Sétimo encontro internacional da Marcha Mundial das Mulheres reune delegadas de todo o mundo.

Em Vigo, na Galiza, Espanha,  aconteceu o sétimo encontro Internacional da Marcha Mundial das Mulheres, que juntou 150 delegadas de todo o mundo. Na manifestação, que encerrou o encontro, participaram dez mil mulheres e a...

147 0

Em Vigo, na Galiza, Espanha,  aconteceu o sétimo encontro Internacional da Marcha Mundial das Mulheres, que juntou 150 delegadas de todo o mundo.
Na manifestação, que encerrou o encontro, participaram dez mil mulheres e a principal exigência foi o fim da violência de género. Na manifestação, e também no encontro, participou uma delegação portuguesa.

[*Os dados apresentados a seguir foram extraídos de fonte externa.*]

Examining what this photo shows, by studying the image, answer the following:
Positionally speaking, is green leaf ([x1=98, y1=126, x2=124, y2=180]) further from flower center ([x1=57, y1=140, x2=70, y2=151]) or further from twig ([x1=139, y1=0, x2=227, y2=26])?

A manifestação teve como lema "Mudar a vida das mulheres para mudar o mundo e mudar o mundo para mudar a vida das mulheres" e a principal reivindicação foi o fim da violência de gênero.

Na manifestação ainda foi salientado o apelo à paz e à desmilitarização, a exigência da soberania alimentar para os povos de todo o mundo, a defesa do aborto legal, livre e gratuito, a luta contra a pobreza e a igualdade de oportunidades e de salários no mundo laboral.

Da delegação portuguesa presente em Vigo, a agência Lusa entrevistou Almerinda Bento da UMAR (União das Mulheres – Alternativa e Resposta) e Sandra Frade da AJPaz (Associação Justiça e Paz).

Almerinda Bento disse que a violência doméstica se assume "cada vez mais como um dos problemas mais fortes" das mulheres em Portugal, salientando que entre Janeiro e Agosto de 2008 morreram 32 mulheres, vítimas de agressões dos seus companheiros.

Almerinda Bento considerou ainda que o baixo nível de escolaridade e o consequente baixo nível salarial são outros dos maiores problemas das mulheres portuguesas, sublinhando que "se continua a registar uma grande discriminação salarial para trabalho exactamente igual. Por norma, os homens ganham mais do que as mulheres".

Sandra Frade, da Associação para a Justiça e Paz, concordando, salientou "o longo caminho que falta percorrer" para que em Portugal as mulheres sejam vistas e tratadas "de igual para igual" em relação aos homens.

"Quando há desemprego, quem são as primeiras a sofrer as consequências? As mulheres, claro. Até porque são elas quem, por norma, tem os vínculos laborais mais precários", criticou Sandra Frade.

A Marcha Mundial das Mulheres foi fundada em 1998 e reúne actualmente seis mil grupos femininos oriundos de 163 países dos cinco continentes, realizando de dois em dois anos um encontro anual.

Este ano, o encontro decorreu em Vigo, juntando cerca de 150 delegadas de mais de 40 países.